▸ **What is needed**
Rewrite the entries below with every instance of "white concrete path" changed to "pale concrete walkway" and nothing else altered.

▸ **Information provided**
↓↓↓

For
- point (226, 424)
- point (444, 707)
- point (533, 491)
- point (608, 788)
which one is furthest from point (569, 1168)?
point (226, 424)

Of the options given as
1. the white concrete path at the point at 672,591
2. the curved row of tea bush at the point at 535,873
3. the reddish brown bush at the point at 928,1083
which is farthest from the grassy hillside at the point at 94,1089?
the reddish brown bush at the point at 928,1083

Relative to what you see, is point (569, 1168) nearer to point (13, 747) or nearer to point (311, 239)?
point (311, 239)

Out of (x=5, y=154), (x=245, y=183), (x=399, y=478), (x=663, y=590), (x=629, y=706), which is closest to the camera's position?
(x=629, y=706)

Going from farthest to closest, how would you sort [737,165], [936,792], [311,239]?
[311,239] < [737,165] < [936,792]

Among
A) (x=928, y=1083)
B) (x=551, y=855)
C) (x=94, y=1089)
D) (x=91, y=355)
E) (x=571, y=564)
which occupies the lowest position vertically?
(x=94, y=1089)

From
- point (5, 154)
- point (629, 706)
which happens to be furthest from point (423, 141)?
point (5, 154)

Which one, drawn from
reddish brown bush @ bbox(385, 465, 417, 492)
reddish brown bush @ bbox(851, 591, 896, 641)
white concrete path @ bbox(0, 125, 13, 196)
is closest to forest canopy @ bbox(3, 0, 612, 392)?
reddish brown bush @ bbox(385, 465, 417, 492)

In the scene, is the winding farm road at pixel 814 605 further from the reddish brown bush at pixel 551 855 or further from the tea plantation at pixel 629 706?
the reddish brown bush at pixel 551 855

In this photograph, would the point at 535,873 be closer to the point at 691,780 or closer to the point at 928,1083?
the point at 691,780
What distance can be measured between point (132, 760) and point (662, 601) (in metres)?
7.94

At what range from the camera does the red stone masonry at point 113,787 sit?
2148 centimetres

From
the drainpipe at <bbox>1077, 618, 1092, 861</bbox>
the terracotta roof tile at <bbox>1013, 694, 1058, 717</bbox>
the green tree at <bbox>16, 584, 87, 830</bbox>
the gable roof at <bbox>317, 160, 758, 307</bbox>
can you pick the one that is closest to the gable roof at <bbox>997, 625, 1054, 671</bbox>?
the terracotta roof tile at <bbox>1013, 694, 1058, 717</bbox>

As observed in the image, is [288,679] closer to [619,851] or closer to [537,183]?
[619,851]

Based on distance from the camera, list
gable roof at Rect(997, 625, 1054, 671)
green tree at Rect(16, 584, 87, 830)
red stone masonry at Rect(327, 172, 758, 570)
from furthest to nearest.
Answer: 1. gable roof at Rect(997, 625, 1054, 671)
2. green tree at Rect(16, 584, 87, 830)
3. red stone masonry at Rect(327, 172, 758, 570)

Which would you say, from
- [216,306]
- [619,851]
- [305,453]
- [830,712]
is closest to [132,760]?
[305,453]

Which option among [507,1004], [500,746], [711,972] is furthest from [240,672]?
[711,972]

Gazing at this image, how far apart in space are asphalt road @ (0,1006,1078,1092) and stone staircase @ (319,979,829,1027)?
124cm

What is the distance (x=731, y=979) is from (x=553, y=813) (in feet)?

↑↑↑

▸ **Answer to the task**
For
- point (226, 424)
- point (444, 707)
- point (533, 491)
- point (608, 788)
which one is furthest from point (569, 1168)?
point (226, 424)

Of the options given as
1. the pale concrete walkway at the point at 672,591
2. the curved row of tea bush at the point at 535,873
3. the reddish brown bush at the point at 928,1083
which is farthest from the grassy hillside at the point at 94,1089?
the reddish brown bush at the point at 928,1083

Relative to what you see, is point (569, 1168) nearer to point (13, 747) or nearer to point (311, 239)?
point (311, 239)

Out of (x=5, y=154), (x=245, y=183), (x=399, y=478), (x=663, y=590), (x=629, y=706), which is closest to the camera's position?
(x=629, y=706)

Going from farthest to closest, how would you sort [737,165], [936,792], [311,239]?
[311,239] < [737,165] < [936,792]

Among
A) (x=928, y=1083)
B) (x=551, y=855)
C) (x=94, y=1089)
D) (x=91, y=355)
E) (x=571, y=564)
which occupies the lowest position vertically?
(x=94, y=1089)

From
- point (5, 154)
- point (629, 706)
which happens to be furthest from point (423, 141)?
point (5, 154)

Which one, drawn from
reddish brown bush @ bbox(385, 465, 417, 492)
reddish brown bush @ bbox(851, 591, 896, 641)
pale concrete walkway @ bbox(0, 125, 13, 196)
is closest to forest canopy @ bbox(3, 0, 612, 392)?
reddish brown bush @ bbox(385, 465, 417, 492)

In the scene, is the winding farm road at pixel 814 605 further from the reddish brown bush at pixel 551 855 or further from the tea plantation at pixel 629 706?
the reddish brown bush at pixel 551 855

In this photograph, would the point at 535,873 be closer to the point at 691,780 or closer to the point at 928,1083?
the point at 691,780
What distance can be measured between point (132, 760) and point (662, 601) (in metres)?
7.94

At what range from the camera does the red stone masonry at point 113,787 sit?
2148 centimetres

From
the drainpipe at <bbox>1077, 618, 1092, 861</bbox>
the terracotta roof tile at <bbox>1013, 694, 1058, 717</bbox>
the green tree at <bbox>16, 584, 87, 830</bbox>
the gable roof at <bbox>317, 160, 758, 307</bbox>
can you pick the one that is closest to the gable roof at <bbox>997, 625, 1054, 671</bbox>?
the terracotta roof tile at <bbox>1013, 694, 1058, 717</bbox>

As observed in the image, is [288,679] closer to [619,851] or closer to [537,183]?
[619,851]

Based on distance from the camera, list
gable roof at Rect(997, 625, 1054, 671)
green tree at Rect(16, 584, 87, 830)
red stone masonry at Rect(327, 172, 758, 570)
from furthest to nearest.
Answer: 1. gable roof at Rect(997, 625, 1054, 671)
2. green tree at Rect(16, 584, 87, 830)
3. red stone masonry at Rect(327, 172, 758, 570)

Which would you say, from
- [216,306]
- [619,851]
- [305,453]
- [830,712]
is closest to [132,760]?
[305,453]

Which option among [507,1004], [500,746], [711,972] is furthest from [240,672]?
[711,972]

Gazing at this image, how far apart in space are asphalt road @ (0,1006,1078,1092) and stone staircase @ (319,979,829,1027)?
124cm

What is the distance (x=731, y=979) is from (x=553, y=813) (in feet)?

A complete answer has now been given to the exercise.